Could you suggest a climber that could also be positioned on that wall alongside the honeysuckle.


  • PosyPosy Posts: 1,537
    Clematis or roses, but it can be VERY difficult when you need to prune one but not the other.
  • BorderlineBorderline Posts: 3,007
    edited 6 February
    The wall does not look that high. Not sure what type of honeysuckle you have, but as mentioned, some honeysuckles can get quite big and will need yearly controlling to make sure climbers don't over take the other plant. 

    An evergreen shrub like Pyracantha can look nice on a low wall like that. You simply wall train them on canes or wire stretched along the wall. Early summer flowers followed by red or orange berries in autumn. 
  • Peter553Peter553 Posts: 48
    Wall is about 6 ft high . Many thanks for response
  • MarlorenaMarlorena East AngliaPosts: 2,159
    That's a gem of a wall, be a shame to waste it,.. so I would certainly be planting something else..

    Here is a honeysuckle in my garden, with a rambling rose... I do have to make sure most of the growth remains on my side, so one needs to be vigilant about that.. at least with a wall you don't have to worry about a fence falling down with the weight, hence a shoddy post support has got into my photo, since replaced with concrete.. but there you go..   

    'Ghislaine de Feligonde' with Lonicera 'Red Gables'..

  • Peter553Peter553 Posts: 48
    Many thanks for response Looks good to me and I have a rambling Rose that would work.
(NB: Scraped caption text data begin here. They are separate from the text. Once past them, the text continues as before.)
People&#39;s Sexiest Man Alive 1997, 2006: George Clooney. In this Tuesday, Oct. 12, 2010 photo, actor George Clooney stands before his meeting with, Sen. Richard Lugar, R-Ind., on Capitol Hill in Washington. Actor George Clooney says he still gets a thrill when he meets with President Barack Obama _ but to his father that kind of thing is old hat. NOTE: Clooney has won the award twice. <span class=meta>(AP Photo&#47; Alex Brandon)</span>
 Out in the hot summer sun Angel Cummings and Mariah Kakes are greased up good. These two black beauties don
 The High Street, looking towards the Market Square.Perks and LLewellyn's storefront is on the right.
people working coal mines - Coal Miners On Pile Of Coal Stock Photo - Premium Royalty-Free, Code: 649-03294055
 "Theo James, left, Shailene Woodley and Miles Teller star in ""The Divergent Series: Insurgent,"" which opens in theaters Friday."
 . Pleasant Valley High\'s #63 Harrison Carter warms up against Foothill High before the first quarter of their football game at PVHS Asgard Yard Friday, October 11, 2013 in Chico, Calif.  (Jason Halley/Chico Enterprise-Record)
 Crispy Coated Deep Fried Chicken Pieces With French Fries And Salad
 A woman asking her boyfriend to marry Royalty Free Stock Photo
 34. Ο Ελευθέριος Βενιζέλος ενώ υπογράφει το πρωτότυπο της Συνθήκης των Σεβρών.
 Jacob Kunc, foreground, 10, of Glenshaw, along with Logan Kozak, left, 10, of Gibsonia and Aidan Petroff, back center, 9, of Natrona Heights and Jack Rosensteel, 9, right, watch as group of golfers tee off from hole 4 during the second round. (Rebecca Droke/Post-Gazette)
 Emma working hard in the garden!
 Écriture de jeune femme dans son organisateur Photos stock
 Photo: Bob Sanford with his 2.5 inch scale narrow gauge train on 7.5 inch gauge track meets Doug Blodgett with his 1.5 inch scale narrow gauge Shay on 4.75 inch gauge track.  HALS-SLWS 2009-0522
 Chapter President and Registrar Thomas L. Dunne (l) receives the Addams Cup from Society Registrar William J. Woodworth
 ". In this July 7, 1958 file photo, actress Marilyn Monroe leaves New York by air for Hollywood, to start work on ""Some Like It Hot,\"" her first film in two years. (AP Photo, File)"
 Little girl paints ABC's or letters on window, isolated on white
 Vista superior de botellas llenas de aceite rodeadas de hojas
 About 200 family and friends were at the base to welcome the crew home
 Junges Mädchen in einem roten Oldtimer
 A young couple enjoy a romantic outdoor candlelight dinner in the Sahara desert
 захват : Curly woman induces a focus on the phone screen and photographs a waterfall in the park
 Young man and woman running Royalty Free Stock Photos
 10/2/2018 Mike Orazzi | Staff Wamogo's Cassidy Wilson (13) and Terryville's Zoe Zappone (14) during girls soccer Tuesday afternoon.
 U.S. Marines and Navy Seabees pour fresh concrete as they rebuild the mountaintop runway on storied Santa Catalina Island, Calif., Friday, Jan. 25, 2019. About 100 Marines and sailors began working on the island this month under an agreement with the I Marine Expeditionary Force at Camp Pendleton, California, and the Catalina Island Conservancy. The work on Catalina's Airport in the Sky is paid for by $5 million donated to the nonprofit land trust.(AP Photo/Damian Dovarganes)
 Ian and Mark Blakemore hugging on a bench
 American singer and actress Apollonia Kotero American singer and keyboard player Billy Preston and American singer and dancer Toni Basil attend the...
Sounds like a plan. Ta Peter
  • fidgetbonesfidgetbones Posts: 13,365
    On a south facing wall I would put a jasmine.
    You don't stop doing new things because you get old, you get old because you stop doing new things. <3
  • Peter553Peter553 Posts: 48
    Thanks. I had considered Jasmine but not sure it would survive West of Scotland climate but that would be my preferred option. Will check it out.
  • PosyPosy Posts: 1,537
    I live in the Isle of Wight, Peter and I can't grow jasmine outdoors. My garden is exposed to strong salty wind straight off the sea. Three miles down the road it flourishes in a sheltered garden. Sometimes you have to look really closely at the conditions you have, so don't rush into your decision!
  • Peter553Peter553 Posts: 48
    Thanks. Agree this house is close to sea and although the garden is at rear and has some shelter it may also be to exposed for Jasmine to survive westerly winds.
  • LynLyn DevonPosts: 13,545
    I can’t grow jasmine here either, tried twice, dug up and gone now, it’s very windy and high here. 
    Gardening on the wild, windy west side of Dartmoor.